Plus sérieusement, et plus proche du thème de votre magazine préféré, la vraie rencontre qui, en partie, détermine le mode de vie de Pierre Cosso aujourd’hui, a lieu dans l’archipel des Baléares, et plus précisément à Formentera au sud d’Ibiza : celle d’un catamaran, qu’il perçoit comme un "grand Hobie Cat habitable". C’est l'un des tout premiers catamarans construits par Gérard Danson : l’Outremer 43' "No limit". Une véritable révélation. Pierre en tombe immédiatement amoureux et n’aura de cesse pendant plus de dix ans de rassembler les moyens d’en faire l’acquisition. Gérard Danson n’est pas du genre à se laisser impressionner par un jeune acteur, mais c’est un grand cœur. Alors, à force de voir l’impétrant passer régulièrement au chantier, de ne le voir manquer aucun salon nautique et de s’entendre répéter invariablement "un jour j’en aurai un !", il finit par le prendre en sympathie. Et effectivement, fin 2002, grâce au soutien des copains et… de la banque, Pierre fait l’acquisition de celui qui est alors le dernier-né de l’architecte-constructeur: un magnifique 45 pieds qu’il baptise du joli nom de "Nusa Dua". Il vit à bord depuis 10 ans maintenant.

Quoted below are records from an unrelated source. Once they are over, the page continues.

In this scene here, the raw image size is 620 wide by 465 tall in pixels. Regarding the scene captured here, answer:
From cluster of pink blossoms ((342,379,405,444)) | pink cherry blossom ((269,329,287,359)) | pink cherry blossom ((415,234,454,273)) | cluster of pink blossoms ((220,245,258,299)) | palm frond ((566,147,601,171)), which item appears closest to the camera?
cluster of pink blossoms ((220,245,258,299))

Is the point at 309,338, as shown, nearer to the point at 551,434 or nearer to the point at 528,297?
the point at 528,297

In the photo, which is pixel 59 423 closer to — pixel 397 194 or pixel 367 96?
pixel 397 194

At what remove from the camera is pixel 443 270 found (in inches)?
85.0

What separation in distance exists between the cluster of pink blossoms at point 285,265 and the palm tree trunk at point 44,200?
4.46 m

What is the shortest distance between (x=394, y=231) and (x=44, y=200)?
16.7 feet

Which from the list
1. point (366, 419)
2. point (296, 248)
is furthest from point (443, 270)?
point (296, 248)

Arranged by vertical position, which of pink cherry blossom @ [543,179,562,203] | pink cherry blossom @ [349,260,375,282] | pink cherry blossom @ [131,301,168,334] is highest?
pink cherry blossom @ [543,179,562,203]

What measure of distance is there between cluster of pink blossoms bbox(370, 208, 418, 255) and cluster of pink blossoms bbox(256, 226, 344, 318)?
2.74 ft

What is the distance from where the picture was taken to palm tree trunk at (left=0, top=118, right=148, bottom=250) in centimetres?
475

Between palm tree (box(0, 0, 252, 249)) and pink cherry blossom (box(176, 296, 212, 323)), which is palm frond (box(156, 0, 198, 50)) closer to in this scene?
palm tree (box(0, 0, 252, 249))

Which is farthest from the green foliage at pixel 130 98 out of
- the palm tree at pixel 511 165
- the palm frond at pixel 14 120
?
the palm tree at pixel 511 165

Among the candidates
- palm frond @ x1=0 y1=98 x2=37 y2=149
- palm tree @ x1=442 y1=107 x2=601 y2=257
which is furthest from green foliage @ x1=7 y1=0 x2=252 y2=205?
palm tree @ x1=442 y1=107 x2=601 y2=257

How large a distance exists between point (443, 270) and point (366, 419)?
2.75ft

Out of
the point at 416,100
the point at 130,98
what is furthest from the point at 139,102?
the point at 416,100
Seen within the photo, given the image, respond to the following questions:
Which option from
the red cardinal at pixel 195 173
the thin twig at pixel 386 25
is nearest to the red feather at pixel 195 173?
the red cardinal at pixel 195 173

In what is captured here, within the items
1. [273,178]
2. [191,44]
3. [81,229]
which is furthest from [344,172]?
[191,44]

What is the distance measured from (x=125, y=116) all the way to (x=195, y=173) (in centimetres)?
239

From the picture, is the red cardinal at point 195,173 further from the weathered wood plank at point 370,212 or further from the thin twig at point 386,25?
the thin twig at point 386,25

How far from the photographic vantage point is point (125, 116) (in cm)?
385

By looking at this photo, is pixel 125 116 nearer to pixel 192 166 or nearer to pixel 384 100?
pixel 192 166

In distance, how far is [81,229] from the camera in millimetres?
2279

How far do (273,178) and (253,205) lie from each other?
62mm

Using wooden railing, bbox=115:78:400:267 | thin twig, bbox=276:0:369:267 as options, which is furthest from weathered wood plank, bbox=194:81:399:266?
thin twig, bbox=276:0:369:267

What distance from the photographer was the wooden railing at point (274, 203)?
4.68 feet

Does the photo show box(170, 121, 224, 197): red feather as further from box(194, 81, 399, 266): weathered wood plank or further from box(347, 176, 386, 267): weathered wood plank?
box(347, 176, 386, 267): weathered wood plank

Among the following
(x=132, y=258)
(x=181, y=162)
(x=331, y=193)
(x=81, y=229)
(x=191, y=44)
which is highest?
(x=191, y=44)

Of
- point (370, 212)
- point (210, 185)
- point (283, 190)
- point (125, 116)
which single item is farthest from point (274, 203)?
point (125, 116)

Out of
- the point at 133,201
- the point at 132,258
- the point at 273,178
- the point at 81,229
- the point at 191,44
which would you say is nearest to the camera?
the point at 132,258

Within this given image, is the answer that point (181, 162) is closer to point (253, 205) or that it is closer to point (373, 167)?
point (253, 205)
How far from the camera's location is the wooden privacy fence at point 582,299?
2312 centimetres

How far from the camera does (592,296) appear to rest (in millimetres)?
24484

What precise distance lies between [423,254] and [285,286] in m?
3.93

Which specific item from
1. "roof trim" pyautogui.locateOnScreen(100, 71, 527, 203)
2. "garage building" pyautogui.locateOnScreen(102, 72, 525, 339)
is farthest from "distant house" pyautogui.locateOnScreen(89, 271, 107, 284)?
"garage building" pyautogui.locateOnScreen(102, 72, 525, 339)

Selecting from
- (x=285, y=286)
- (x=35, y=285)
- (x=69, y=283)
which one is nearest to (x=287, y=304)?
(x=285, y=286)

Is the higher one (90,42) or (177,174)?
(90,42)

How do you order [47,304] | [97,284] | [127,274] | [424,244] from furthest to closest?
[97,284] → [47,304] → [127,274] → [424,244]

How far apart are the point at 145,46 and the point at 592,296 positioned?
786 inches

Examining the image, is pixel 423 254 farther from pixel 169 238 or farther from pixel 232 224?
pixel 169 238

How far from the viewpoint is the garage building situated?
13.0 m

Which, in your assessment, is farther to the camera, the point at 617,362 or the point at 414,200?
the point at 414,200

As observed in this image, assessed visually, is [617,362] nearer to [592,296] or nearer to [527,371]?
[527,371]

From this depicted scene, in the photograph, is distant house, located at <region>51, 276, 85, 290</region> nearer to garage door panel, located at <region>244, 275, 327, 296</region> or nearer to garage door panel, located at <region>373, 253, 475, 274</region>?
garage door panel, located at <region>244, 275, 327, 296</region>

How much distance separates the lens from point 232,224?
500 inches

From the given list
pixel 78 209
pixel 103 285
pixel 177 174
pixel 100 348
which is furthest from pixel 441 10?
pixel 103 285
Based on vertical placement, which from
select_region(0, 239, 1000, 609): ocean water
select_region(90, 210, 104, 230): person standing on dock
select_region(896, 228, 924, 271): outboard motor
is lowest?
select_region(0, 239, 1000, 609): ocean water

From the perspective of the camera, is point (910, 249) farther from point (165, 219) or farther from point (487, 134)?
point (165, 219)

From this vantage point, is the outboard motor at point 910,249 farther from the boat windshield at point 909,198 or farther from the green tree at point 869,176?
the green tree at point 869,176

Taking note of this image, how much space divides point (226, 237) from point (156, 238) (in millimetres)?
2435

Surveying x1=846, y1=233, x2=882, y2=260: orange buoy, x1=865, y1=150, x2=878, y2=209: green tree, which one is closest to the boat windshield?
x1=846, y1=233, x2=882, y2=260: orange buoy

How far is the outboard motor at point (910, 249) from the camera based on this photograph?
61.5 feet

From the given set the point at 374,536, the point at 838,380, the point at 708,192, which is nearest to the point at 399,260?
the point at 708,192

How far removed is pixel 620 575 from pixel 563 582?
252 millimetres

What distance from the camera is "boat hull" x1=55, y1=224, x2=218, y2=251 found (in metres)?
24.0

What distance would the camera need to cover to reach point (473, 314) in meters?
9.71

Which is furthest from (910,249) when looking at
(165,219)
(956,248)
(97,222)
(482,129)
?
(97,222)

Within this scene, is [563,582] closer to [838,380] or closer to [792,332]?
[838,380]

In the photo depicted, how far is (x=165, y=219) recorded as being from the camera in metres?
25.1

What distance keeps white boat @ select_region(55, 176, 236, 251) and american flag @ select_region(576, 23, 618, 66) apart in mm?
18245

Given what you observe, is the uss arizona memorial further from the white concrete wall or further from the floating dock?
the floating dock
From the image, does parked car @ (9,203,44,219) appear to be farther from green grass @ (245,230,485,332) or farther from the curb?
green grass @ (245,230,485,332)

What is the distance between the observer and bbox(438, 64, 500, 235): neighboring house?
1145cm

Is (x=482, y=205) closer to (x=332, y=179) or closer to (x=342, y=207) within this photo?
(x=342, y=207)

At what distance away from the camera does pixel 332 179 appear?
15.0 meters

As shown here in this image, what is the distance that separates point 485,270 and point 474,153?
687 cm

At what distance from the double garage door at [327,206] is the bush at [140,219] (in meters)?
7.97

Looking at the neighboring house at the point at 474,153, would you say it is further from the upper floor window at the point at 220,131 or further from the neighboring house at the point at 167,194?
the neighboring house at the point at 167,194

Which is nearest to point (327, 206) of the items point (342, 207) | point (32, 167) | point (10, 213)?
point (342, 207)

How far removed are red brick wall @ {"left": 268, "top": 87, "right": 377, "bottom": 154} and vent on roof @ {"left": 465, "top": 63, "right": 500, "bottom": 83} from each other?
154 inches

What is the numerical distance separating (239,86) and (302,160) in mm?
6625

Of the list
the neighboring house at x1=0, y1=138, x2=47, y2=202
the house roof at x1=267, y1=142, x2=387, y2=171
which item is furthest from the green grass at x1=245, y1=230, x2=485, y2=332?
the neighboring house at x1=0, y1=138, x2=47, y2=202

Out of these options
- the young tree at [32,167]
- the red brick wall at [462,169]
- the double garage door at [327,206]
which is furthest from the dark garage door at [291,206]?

Comme souvent, le scénario d'une vie se dessine pendant l'enfance. Il y a d’abord les vents de l'histoire qui poussent la famille Cosso loin de la mer, d'Algérie vers Paris. C'est alors la bibliothèque paternelle qui nourrit l'imaginaire tout au long des années scolaires. L’intégralité des éditions Arthaud y passe, bien sûr. Mais un livre marque plus particulièrement son jeune lecteur: "Le bonheur sur la mer" de France et Christian Guillain. Le récit d’un couple formé en Polynésie et qui y revient depuis l’Europe, à la voile, avec leur enfant. Prémonitoire ou déterminant ?

En attendant, les étés sont vécus comme de véritables libérations. L’ensemble de la famille Cosso reprend la direction du Sud, vers les îles Baléares, et plus précisément la magnifique Formentera. On y passe toutes les vacances sur un petit 24 pieds à moteur. Mais dès 5 ans, Pierre monte à bord de son premier Optimist. A l'adolescence, ce sera le Hobie Cat, 14 puis 16. Son père le suit aux jumelles pour ses premières escapades sur l'îlot d’Espalmador. Il y passe la nuit en véritable apprenti Robinson, mangeant le poisson pêché. Puis viendra le temps des copains, des bateaux des copains et la participation à un maximum de régates locales.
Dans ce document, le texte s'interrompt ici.